Quelques ajustements de trajectoire, de poussée pour l’ascension de la rampe et le pilote positionne son étrange engin précisément au milieu de la piste pour s’y immobiliser en sustentation. Le ventilateur est coupé et la belle machine bleue et blanche se pose, d’abord par le nez puis par l’arrière et s’immobilise. Sur ses flancs, il porte son nom, N 102 C, C comme circulaire. Le moteur est stoppé et le silence est revenu sur la plage. Une foule venue nombreuse se masse au bord de ce qu’il est convenu d’appeler maintenant un « Naviport (© TM ® !) ».

Voilà, ce sera tout pour cette fois. C’est la mort dans l’âme qu’il me faudra rentrer chez moi, là haut vers le brouillard, à Orléans pour y attaquer ma difficile année de cinquième !

Les grandes vacances de 1971 se profilent et, unanimement, nous avons décidé d’aller… à La Grande Motte ! car nous savons qu’il doit revenir. Une réelle et efficace structure y a été mise en place par la SEDAM, à tel point que la société a obtenu un bureau à la capitainerie du port. Une fois débarrassé du sable qui n’a pas manqué de s’accumuler en un an, le slip reprendra du service.
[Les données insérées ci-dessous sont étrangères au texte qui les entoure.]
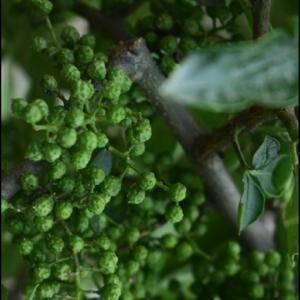 预售鲜花椒,青花椒。每天供应100公斤,农家自产,纯天然...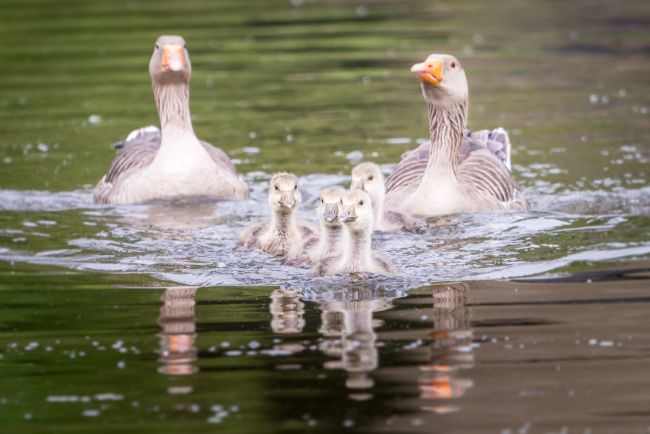 Stephen Mole | Greylag Geese and chicks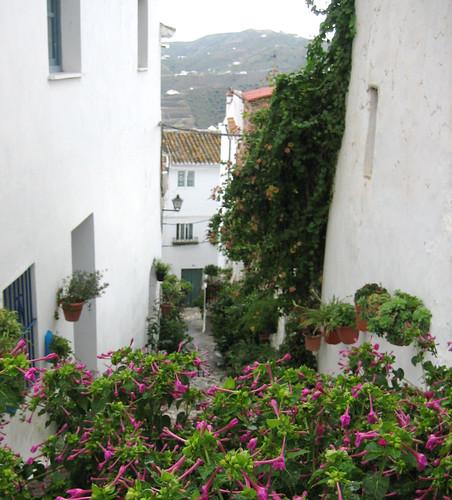 Canillas street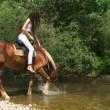 Beautiful horsewoman crossing a river. Beautiful horsewoman. — Stock Video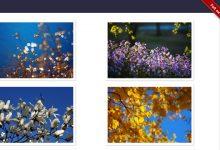iHover – 30+ 纯 CSS 实现的超炫的图片悬停特效-小李子的blog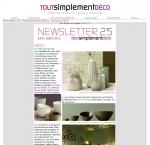 3-newsletter-tsd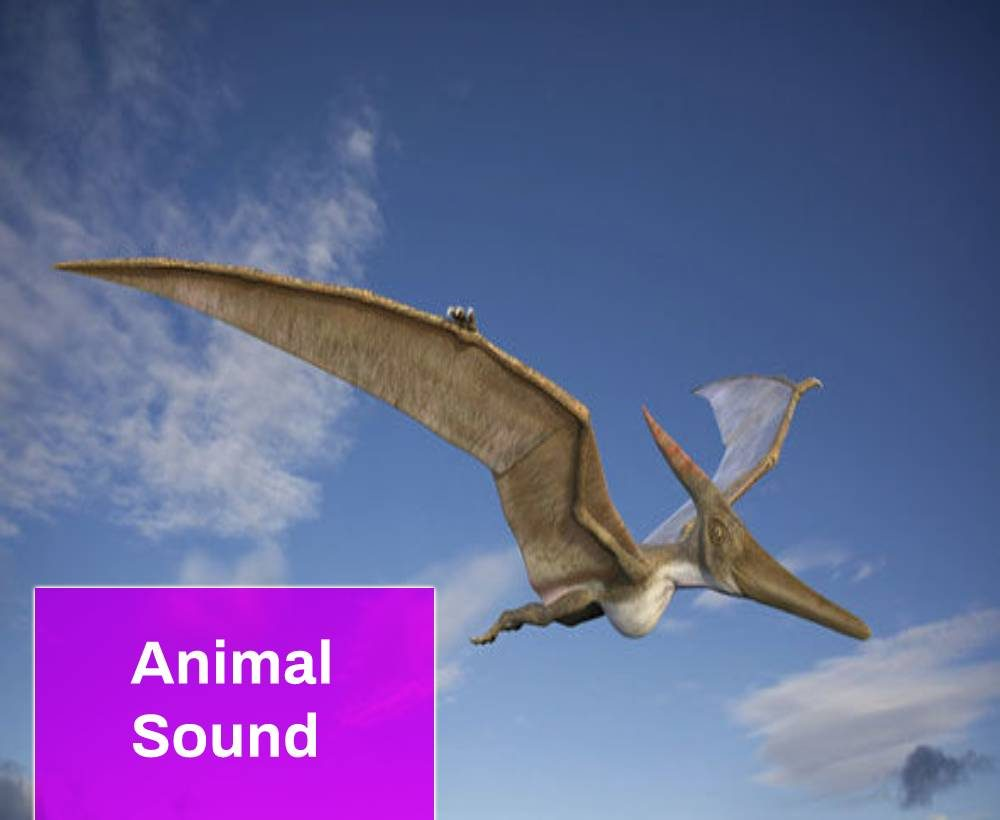 Pterodactyl Bird Sound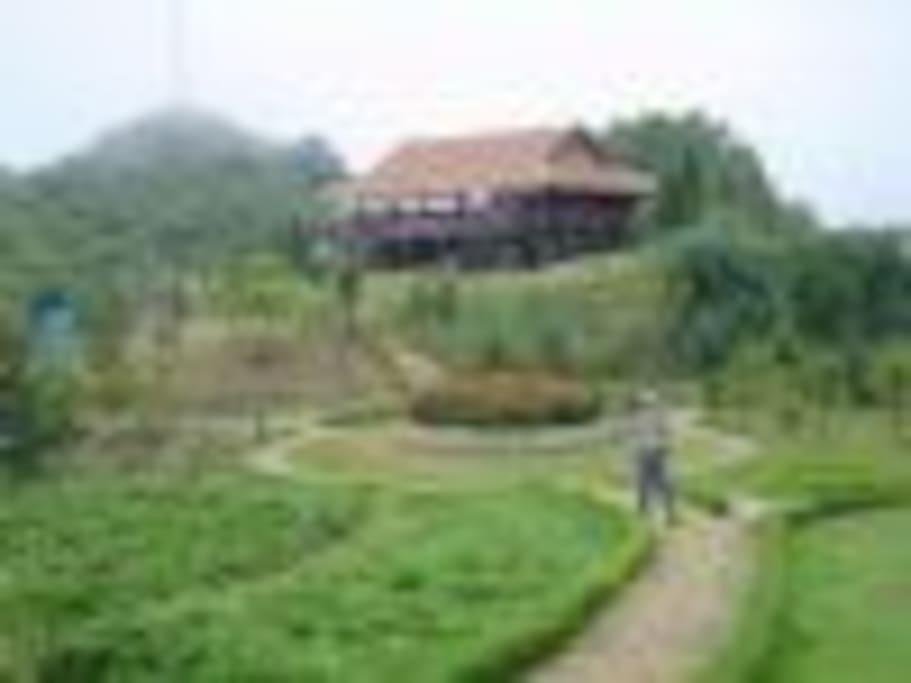 Local Tours Vietnam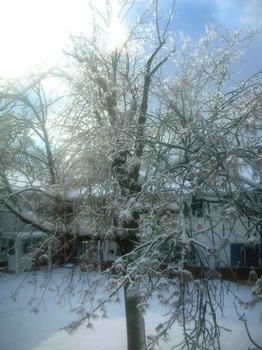 ice tree(3).jpg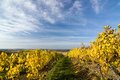 Autumn vineyard in colors and blue sky czech republic moravia europe Stock Image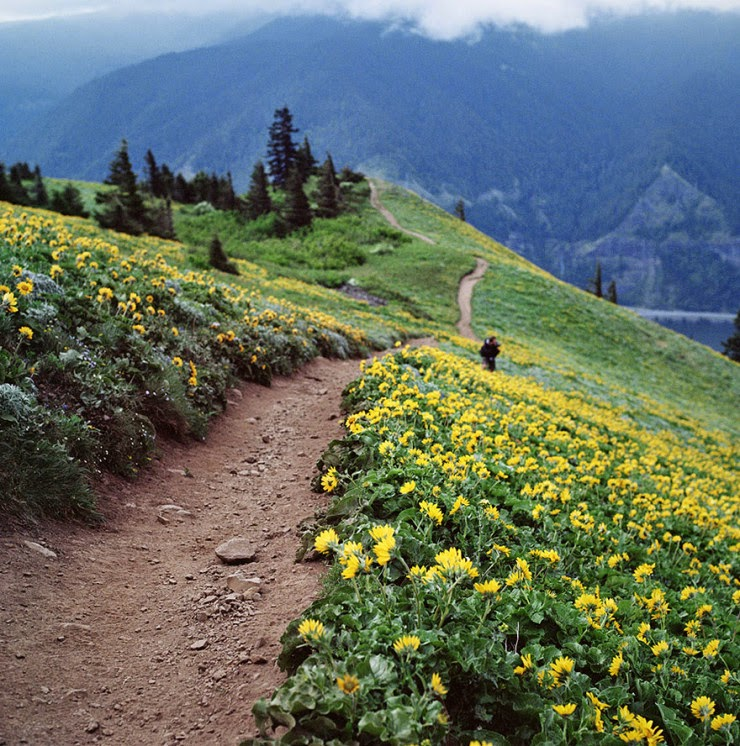 14. Dog Mountain, Washington, USA - 29 Wonderful Paths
TOTAL fournira le kérosène depuis la petite station service toute proche et une baraque ALGECO sera installée pour servir de guichet et de base « Naviportuaire »… car l’on pourra faire des baptêmes de l’eau sur coussin d’air tout l’été. Le projet promet même de pouvoir créer des liaisons entre les différentes stations du littoral, notamment bien sûr entre La Grande Motte et Port Leucate.

Je pense inutile de dire que cette année là, mes vacances furent vraiment très occupées et je n’ai pas dû avoir beaucoup le temps de me tremper dans l’encre bleue du Golfe du Lion, comme le dit le poète ! Levé tôt, très tôt même chaque matin, je ne me rappelle pas avoir manqué un seul des premiers vols. Ces vols très particuliers n’emmenaient pas, à priori, de passager mais si d’aventure quelque volontaire se trouvait à passer par-là, il était en général le bienvenu pour faire un tour, ne serait ce que pour lester l’appareil.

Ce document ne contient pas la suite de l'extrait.